Stated task: Return every line of the items below that contains the string "goods". Case counts.

● ● ●

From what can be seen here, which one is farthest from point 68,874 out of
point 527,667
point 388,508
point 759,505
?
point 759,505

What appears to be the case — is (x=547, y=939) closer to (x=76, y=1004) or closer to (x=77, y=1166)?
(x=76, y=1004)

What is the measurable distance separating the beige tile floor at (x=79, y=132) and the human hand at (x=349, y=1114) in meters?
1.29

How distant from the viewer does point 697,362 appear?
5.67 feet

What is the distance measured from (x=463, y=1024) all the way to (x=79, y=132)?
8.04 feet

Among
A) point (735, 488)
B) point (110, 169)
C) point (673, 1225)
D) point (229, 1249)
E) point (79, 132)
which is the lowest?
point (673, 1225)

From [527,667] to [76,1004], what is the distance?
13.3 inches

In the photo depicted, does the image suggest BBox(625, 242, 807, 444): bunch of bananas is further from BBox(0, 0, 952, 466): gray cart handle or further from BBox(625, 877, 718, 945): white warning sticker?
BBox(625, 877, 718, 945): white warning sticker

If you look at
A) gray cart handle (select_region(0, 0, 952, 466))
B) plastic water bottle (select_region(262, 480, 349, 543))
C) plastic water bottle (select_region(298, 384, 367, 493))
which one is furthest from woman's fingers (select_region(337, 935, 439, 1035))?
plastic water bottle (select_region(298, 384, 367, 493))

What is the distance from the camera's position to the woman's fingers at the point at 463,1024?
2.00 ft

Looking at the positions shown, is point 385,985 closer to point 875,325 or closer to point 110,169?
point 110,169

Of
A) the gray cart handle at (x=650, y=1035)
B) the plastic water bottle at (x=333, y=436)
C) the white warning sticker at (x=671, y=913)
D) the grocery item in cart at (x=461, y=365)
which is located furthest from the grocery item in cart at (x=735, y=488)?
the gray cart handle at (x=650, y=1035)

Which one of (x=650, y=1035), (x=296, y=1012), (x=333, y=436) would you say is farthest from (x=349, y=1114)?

● ● ●

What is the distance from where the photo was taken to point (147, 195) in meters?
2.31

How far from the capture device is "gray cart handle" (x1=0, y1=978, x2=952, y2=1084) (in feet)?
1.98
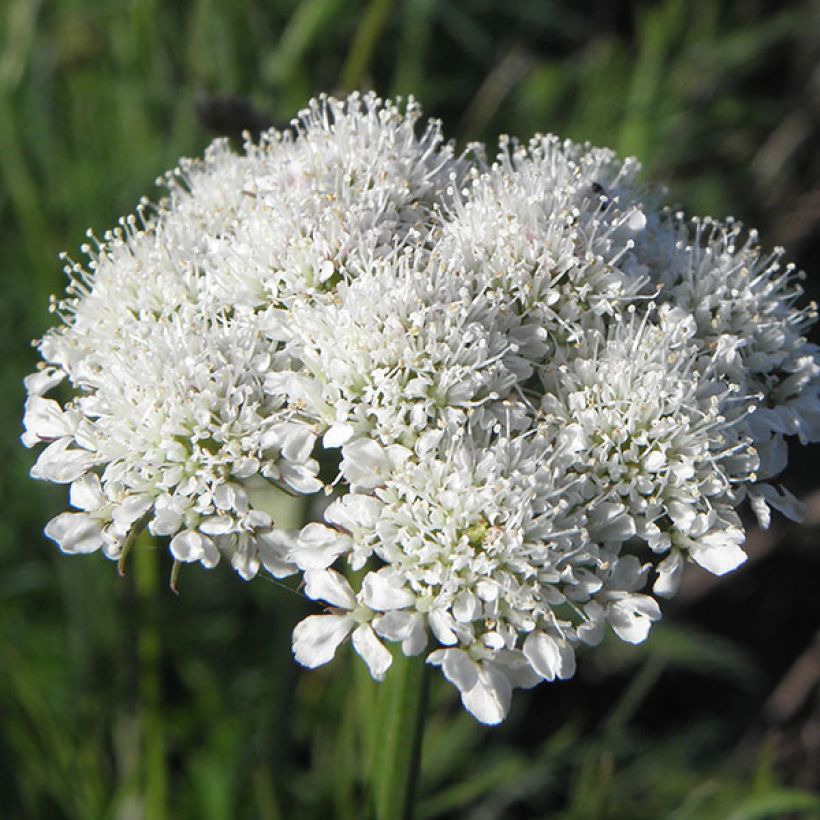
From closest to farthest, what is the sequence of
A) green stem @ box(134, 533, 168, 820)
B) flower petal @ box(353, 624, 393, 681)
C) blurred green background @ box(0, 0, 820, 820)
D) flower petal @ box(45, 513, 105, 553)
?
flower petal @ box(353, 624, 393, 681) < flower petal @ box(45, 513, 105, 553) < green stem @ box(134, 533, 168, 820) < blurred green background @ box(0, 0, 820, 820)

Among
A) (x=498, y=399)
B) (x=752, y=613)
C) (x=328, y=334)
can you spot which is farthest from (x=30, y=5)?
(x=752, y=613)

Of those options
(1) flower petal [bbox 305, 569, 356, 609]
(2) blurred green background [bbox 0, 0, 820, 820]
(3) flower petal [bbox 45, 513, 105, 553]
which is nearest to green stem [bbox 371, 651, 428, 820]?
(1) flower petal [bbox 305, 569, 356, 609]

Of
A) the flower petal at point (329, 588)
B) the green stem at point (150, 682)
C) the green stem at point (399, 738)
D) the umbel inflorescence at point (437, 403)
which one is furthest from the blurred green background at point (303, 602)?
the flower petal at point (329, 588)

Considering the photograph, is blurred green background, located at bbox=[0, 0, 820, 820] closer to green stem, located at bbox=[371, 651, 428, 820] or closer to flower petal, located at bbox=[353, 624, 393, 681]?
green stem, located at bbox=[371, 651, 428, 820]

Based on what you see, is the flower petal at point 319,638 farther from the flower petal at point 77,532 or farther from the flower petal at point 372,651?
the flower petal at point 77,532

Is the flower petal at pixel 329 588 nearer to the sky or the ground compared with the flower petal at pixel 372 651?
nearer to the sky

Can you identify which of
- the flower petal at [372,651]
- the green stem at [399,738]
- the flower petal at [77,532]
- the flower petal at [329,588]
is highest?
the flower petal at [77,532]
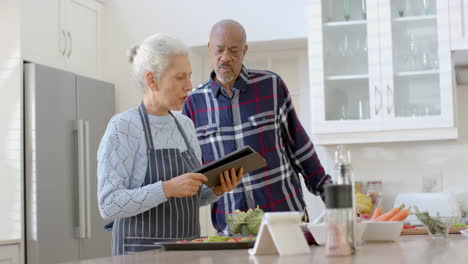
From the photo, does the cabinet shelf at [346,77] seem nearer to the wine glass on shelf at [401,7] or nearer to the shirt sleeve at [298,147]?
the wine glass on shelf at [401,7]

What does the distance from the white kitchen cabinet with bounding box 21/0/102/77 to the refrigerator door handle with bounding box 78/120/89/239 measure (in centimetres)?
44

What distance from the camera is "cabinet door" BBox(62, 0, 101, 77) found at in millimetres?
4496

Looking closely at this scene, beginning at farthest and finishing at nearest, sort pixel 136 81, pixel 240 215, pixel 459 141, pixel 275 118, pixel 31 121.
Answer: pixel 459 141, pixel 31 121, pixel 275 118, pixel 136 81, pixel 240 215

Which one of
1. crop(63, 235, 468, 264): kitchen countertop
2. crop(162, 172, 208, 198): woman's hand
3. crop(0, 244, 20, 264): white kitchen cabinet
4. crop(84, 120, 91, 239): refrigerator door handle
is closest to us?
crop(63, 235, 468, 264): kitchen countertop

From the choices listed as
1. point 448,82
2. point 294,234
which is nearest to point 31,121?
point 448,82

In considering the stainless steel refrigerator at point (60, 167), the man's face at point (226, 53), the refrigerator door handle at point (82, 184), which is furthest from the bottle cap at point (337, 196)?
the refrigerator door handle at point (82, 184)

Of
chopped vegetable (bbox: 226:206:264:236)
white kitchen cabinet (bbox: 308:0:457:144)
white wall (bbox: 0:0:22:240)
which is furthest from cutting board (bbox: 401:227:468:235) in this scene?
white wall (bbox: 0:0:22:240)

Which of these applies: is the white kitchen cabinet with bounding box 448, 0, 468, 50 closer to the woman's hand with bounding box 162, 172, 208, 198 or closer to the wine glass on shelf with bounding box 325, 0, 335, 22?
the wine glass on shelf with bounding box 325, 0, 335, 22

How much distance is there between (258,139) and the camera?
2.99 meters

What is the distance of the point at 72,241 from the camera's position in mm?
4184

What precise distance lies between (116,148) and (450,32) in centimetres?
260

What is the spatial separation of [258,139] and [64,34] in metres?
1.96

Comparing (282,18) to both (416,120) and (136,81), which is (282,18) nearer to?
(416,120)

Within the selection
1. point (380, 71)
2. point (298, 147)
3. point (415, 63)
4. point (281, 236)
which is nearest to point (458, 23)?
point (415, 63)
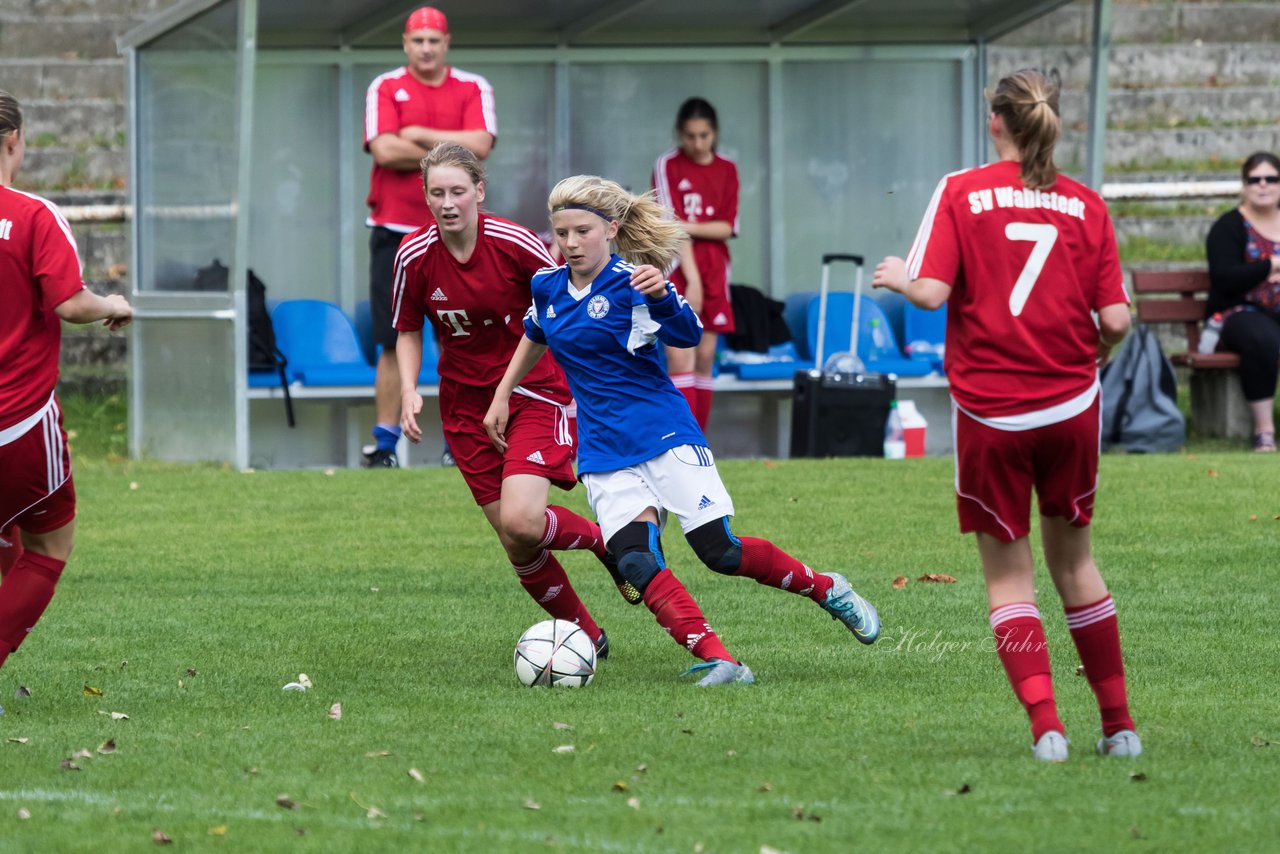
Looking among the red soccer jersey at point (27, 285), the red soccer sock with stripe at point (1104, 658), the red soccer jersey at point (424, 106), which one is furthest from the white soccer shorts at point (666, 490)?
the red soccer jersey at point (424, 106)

● ● ●

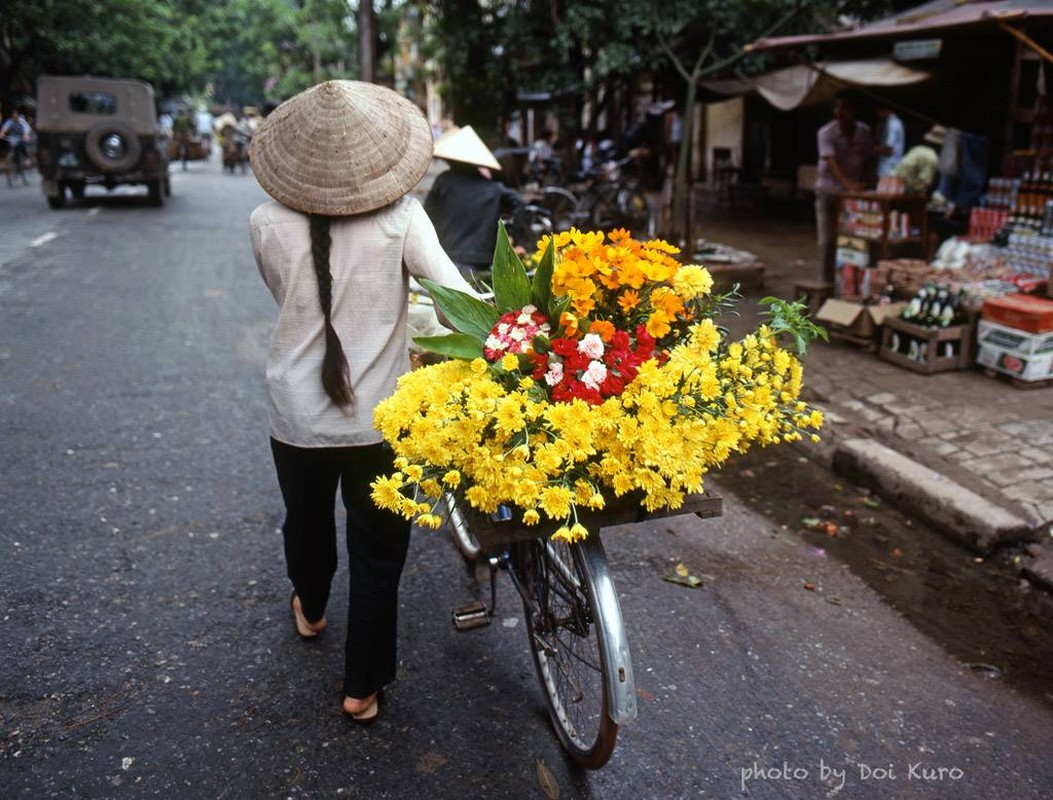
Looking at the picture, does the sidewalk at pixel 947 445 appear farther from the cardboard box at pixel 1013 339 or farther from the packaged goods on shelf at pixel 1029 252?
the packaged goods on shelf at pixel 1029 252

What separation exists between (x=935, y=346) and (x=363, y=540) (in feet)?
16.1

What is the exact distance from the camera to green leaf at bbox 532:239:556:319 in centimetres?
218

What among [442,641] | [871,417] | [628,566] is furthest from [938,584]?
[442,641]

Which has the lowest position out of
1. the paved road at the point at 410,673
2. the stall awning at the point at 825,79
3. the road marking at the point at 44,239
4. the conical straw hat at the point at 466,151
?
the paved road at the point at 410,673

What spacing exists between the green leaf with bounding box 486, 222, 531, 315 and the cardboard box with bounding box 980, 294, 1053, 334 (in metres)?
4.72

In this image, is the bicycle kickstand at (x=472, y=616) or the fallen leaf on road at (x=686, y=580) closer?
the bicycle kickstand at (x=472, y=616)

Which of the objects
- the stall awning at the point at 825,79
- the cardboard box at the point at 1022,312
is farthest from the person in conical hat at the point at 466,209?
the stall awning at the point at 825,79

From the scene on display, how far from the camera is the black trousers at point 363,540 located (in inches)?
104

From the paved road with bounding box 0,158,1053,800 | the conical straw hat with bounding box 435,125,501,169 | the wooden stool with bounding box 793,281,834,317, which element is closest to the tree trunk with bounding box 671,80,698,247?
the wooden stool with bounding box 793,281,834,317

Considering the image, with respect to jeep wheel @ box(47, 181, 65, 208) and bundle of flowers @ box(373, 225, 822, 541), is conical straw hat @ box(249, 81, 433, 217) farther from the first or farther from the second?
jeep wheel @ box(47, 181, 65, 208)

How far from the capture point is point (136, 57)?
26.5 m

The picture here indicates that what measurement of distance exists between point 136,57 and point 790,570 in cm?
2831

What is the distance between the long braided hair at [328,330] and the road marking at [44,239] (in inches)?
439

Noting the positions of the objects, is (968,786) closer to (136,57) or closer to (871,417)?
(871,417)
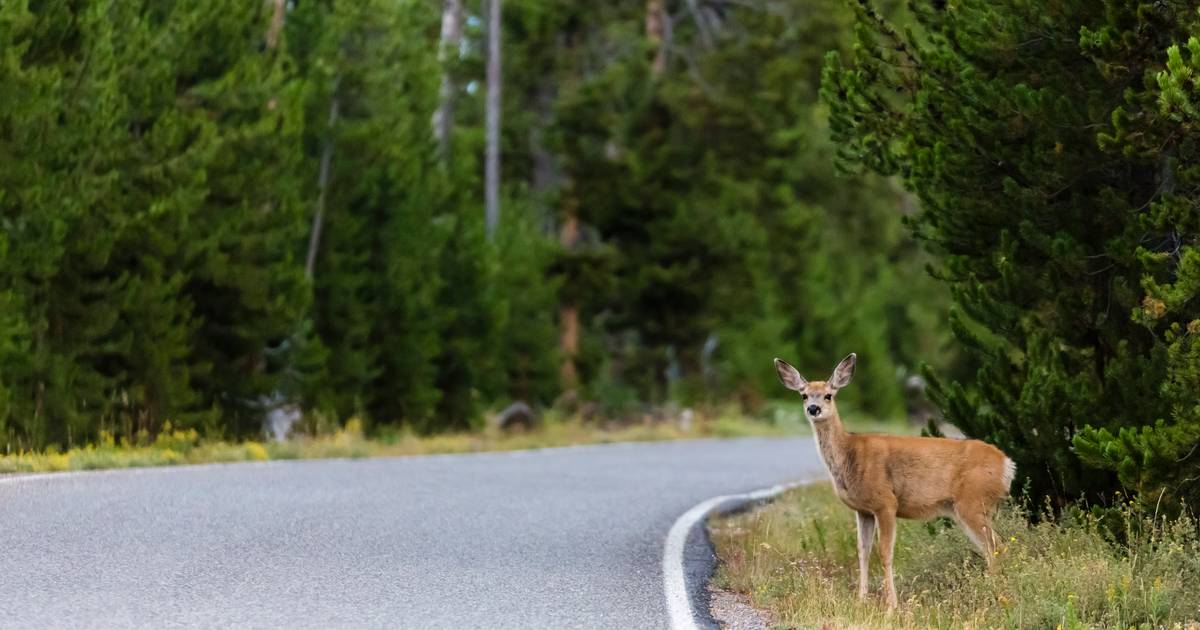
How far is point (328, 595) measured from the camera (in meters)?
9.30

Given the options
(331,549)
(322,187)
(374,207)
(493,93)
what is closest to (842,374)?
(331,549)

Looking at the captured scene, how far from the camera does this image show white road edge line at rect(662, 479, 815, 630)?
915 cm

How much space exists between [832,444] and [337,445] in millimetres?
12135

● ● ●

Solution below:
Looking at the picture, does the sidewalk at pixel 947 445 appear farther from the cardboard box at pixel 1013 339 or farther from the packaged goods on shelf at pixel 1029 252?
the packaged goods on shelf at pixel 1029 252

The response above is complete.